Batch Annotation (Asyncronous annotation)

When you want to annotate a large amount of texts, if you use the normal annotation API, there is a chance of timeout of connection before you get the results.

In the case, you can use the API for batch annotation, which implements an asynchronous communication model.

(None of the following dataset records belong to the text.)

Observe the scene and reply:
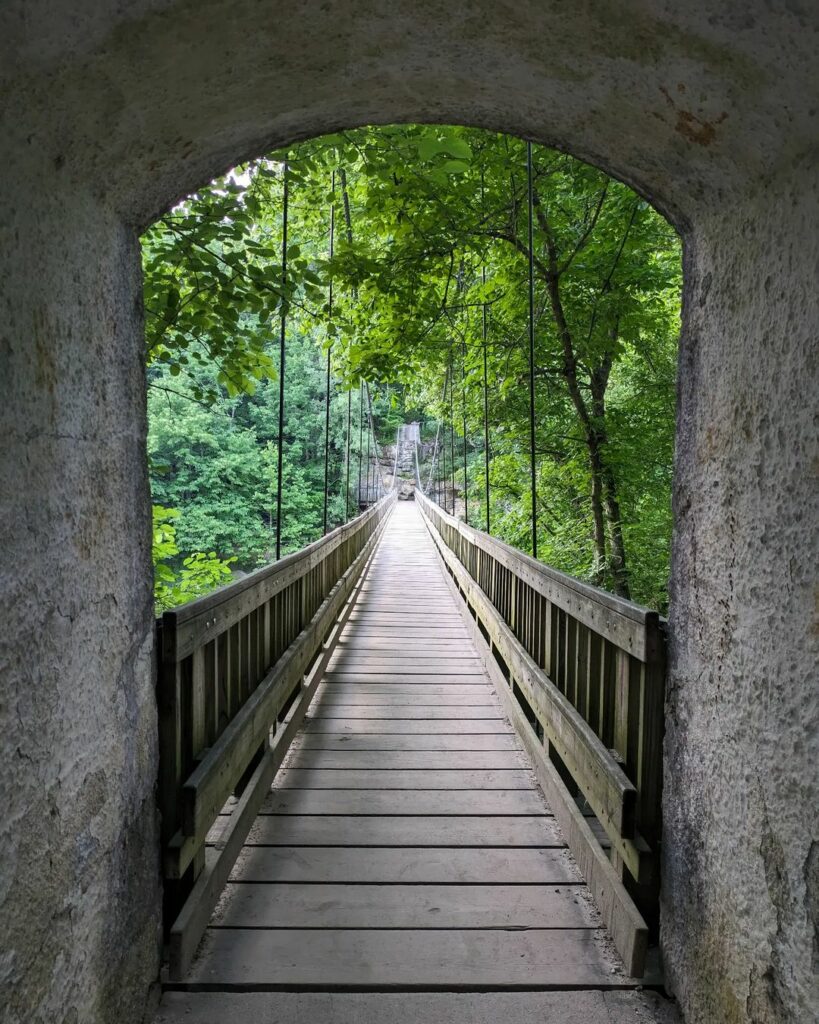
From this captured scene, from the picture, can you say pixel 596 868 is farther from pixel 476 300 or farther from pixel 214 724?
pixel 476 300

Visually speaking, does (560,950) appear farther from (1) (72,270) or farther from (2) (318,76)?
(2) (318,76)

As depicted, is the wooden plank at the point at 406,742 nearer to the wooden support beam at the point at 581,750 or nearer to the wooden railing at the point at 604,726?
the wooden railing at the point at 604,726

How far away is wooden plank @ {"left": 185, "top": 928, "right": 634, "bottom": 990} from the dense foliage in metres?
1.80

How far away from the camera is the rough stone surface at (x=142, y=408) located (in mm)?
1103

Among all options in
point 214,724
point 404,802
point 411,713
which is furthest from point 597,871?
point 411,713

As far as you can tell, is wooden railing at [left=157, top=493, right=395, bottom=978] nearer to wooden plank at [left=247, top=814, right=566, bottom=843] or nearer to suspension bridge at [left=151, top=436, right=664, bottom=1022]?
suspension bridge at [left=151, top=436, right=664, bottom=1022]

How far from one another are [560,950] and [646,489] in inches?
226

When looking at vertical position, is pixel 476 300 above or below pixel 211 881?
above

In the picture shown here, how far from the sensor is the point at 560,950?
1.80 meters

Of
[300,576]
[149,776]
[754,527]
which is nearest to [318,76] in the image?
[754,527]

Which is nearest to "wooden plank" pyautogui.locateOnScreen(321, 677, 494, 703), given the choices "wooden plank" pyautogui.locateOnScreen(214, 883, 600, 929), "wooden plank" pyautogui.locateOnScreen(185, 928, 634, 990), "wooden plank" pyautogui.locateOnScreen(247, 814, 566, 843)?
"wooden plank" pyautogui.locateOnScreen(247, 814, 566, 843)

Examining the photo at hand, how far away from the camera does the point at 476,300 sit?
230 inches

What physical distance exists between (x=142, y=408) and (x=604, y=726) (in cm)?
152

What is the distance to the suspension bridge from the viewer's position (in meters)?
1.71
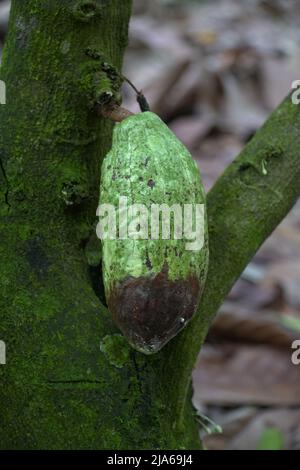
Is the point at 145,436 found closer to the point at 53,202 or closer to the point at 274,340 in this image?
the point at 53,202

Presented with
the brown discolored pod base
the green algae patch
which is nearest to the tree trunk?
the green algae patch

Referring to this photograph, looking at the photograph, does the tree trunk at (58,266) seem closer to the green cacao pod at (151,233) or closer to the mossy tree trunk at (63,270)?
the mossy tree trunk at (63,270)

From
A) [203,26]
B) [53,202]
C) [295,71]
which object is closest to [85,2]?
[53,202]

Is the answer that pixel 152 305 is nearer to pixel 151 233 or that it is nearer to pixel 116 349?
pixel 151 233

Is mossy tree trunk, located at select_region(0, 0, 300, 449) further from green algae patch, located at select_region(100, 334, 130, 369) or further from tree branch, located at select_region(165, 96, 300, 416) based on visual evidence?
tree branch, located at select_region(165, 96, 300, 416)

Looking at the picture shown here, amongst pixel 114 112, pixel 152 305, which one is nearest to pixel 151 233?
pixel 152 305

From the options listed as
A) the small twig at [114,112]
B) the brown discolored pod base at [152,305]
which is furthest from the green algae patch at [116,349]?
the small twig at [114,112]
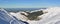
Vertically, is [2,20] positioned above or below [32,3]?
below

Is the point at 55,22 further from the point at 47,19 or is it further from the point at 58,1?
the point at 58,1

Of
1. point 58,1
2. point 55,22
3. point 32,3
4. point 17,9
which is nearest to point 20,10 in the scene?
point 17,9

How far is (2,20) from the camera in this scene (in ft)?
3.03

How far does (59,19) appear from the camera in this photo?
89 cm

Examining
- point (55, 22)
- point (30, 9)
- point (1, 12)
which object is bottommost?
point (55, 22)

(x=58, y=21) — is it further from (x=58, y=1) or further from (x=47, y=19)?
(x=58, y=1)

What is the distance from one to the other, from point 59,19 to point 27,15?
1.38ft

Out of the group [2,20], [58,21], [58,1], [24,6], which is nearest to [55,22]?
[58,21]

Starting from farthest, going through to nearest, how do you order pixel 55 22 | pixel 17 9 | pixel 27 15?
pixel 17 9 < pixel 27 15 < pixel 55 22

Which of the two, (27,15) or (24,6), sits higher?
(24,6)

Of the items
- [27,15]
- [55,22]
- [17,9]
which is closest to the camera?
[55,22]

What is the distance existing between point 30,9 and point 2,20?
49cm

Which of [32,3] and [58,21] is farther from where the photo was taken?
[32,3]

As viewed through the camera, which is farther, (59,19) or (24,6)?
(24,6)
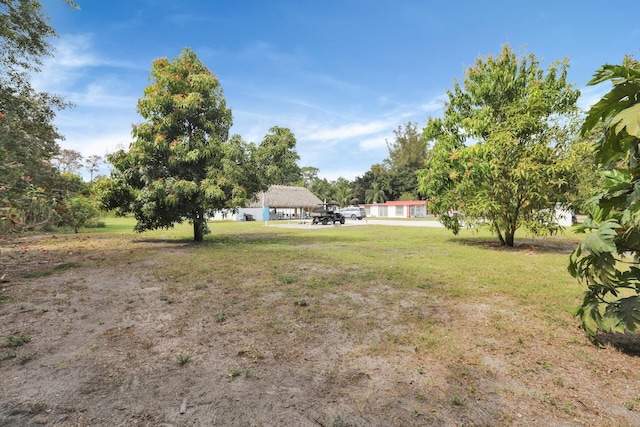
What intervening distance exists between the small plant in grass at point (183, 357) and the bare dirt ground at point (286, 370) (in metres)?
0.02

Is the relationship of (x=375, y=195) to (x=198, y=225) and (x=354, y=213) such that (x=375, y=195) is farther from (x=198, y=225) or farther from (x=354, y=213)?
(x=198, y=225)

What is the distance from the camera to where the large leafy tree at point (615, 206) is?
95.0 inches

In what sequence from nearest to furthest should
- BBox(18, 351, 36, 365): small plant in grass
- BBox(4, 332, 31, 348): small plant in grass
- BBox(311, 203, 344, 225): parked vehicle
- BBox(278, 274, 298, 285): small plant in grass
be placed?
1. BBox(18, 351, 36, 365): small plant in grass
2. BBox(4, 332, 31, 348): small plant in grass
3. BBox(278, 274, 298, 285): small plant in grass
4. BBox(311, 203, 344, 225): parked vehicle

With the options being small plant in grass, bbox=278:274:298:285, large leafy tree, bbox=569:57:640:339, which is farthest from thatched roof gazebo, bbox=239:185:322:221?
large leafy tree, bbox=569:57:640:339

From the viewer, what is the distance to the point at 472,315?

A batch annotation request is initialized by POSTing an annotation task to the path /annotation_tasks with a block of text as the body of the request:

Suppose that the text file, example.txt, has a piece of text, as below:

I have a stomach ache.

Then, a cURL command can be used as follows to POST an annotation task to PubAnnotation:

curl -i -H "content-type:text/plain" -d @example.txt "http://pubdictionaries.org/annotation_tasks?dictionaries=UBERON-AE"

Note that in this document, examples are shown using the cURL command. It is highly recommended to read the manual of the cURL command to understand the examples properly.

The command above sends the text in the file, example.txt, of which the MIME type is text/plain to the path, http://pubdictionaries.org/annotation_tasks?dictionaries=UBERON-AE. The option, -i, tells the curl command to show the HTTP headers of the response.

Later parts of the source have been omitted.